#### Exercise directions
In the forum thread about cast-iron cookware, what does the writer who owns a Lodge pan use it for almost exclusively?

#### Reading text
----------------
Come all ye self-styled chefs and kitchen users, we must talk.

DanB wrote:
Kraint wrote:
a good set of cast-iron cookware.

My advice: Don't get a fully set of cast iron pans.

Cast-iron cookware is great for one or two specific items but if your entire set of pots and pans is cast iron you will find it a colossal pain in the ass. Cast iron is great for things you want to get seriously hot and remain that way, like a griddling pan, or for something that you want to heat slowly and evenly (and retrain the heat) like the le cruesset casserole/braising dishes. But for most other uses it is a lot harder to work cast iron than stainless steel because of the long lag time in either heating and cooling when you need to adjust the temperature of the pan. I'd usually go with buy the heaviest bottomed stainless steel pans I can find from which ever kitchen wear supply store I can find that supplies to working ktichens. As the price will be reasonably sane.

Yup. I use my Lodge pan almost exclusively for broiling and roasting. Every once in a while, I'll make cornbread in it. It practically lives in my oven.

Cast iron is great for that, but working it on a stovetop is pretty inconvenient. It takes forever to heat, temp control is slow in either direction, and the wrist breaking weight means my 110 pound wife can't use them.

Kraint wrote:
a good set of cast-iron cookware.

My advice: Don't get a full set of cast iron pans.

Cast-iron cookware is great for one or two specific items but if your entire set of pots and pans is cast iron you will find it a colossal pain in the ass. Cast iron is great for things you want to get seriously hot and remain that way, like a griddling pan, or for something that you want to heat slowly and evenly (and retrain the heat) like the le cruesset casserole/braising dishes. But for most other uses it is a lot harder to work cast iron than stainless steel because of the long lag time in either heating and cooling when you need to adjust the temperature of the pan. I'd usually go with buy the heaviest bottomed stainless steel pans I can find from which ever kitchenware supply store I can find that supplies to working kitchens. As the price will be reasonably sane.

Paleocon wrote:
the wrist breaking weight means my 110 pound wife can't use them.

There is that too.

Paleocon wrote:
Cast iron is great for that, but working it on a stovetop is pretty inconvenient. It takes forever to heat, temp control is slow in either direction, and the wrist breaking weight means my 110 pound wife can't use them.

Not to mention that using the beast on glass-ceramic cooktop always has me nervous about breaking, scratching or denting the surface of the cooktop.

Yeah, Cast iron is for depth on your bench, not width. I have a cast iron griddle, a swedish cast iron skillet, and an enamelled iron casserole. The rest is professional grade stainless steel.
----------------
#### Given information
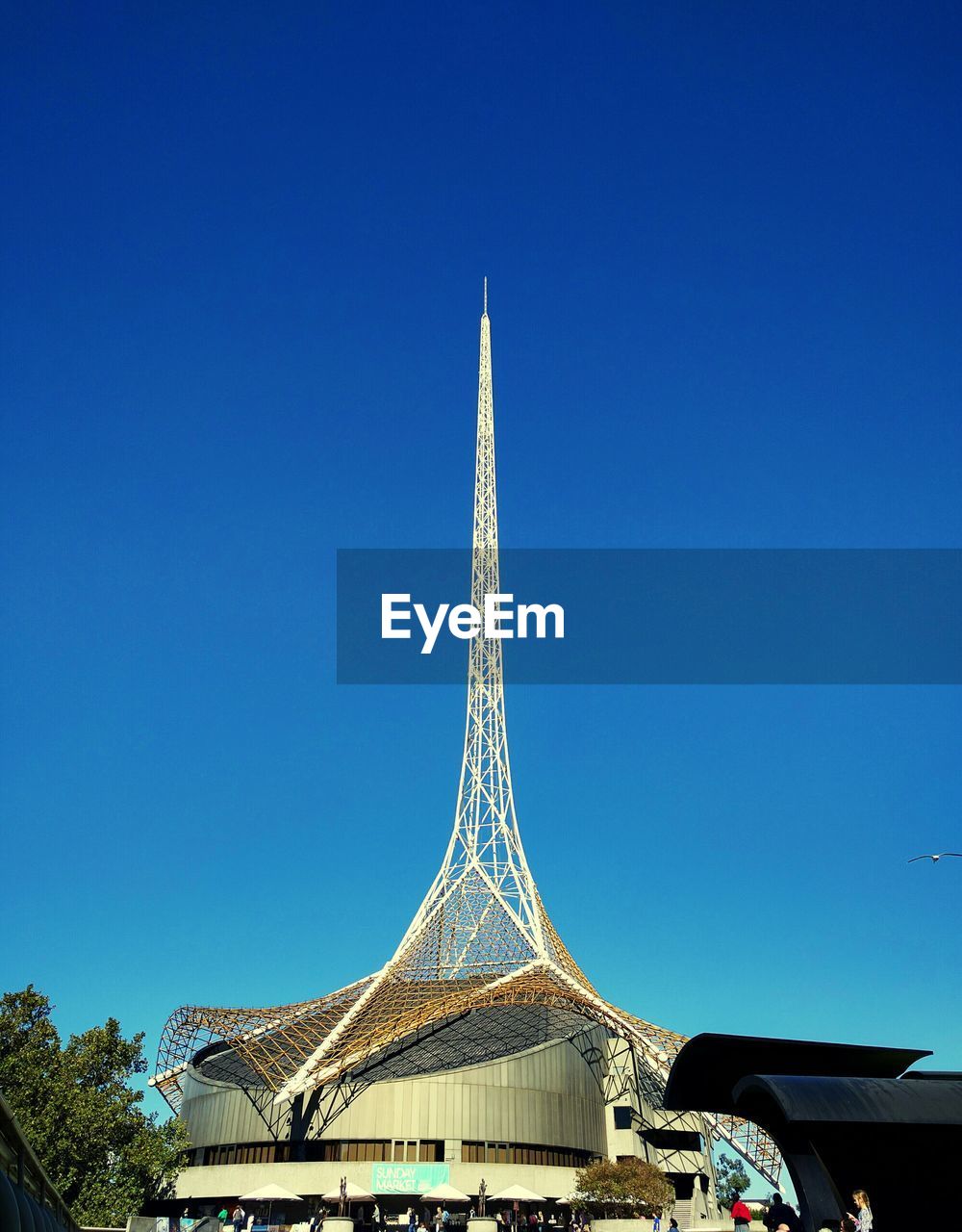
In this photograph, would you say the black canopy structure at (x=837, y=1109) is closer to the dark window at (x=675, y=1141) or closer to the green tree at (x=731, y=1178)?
the dark window at (x=675, y=1141)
----------------
#### Result of the exercise
Broiling and roasting.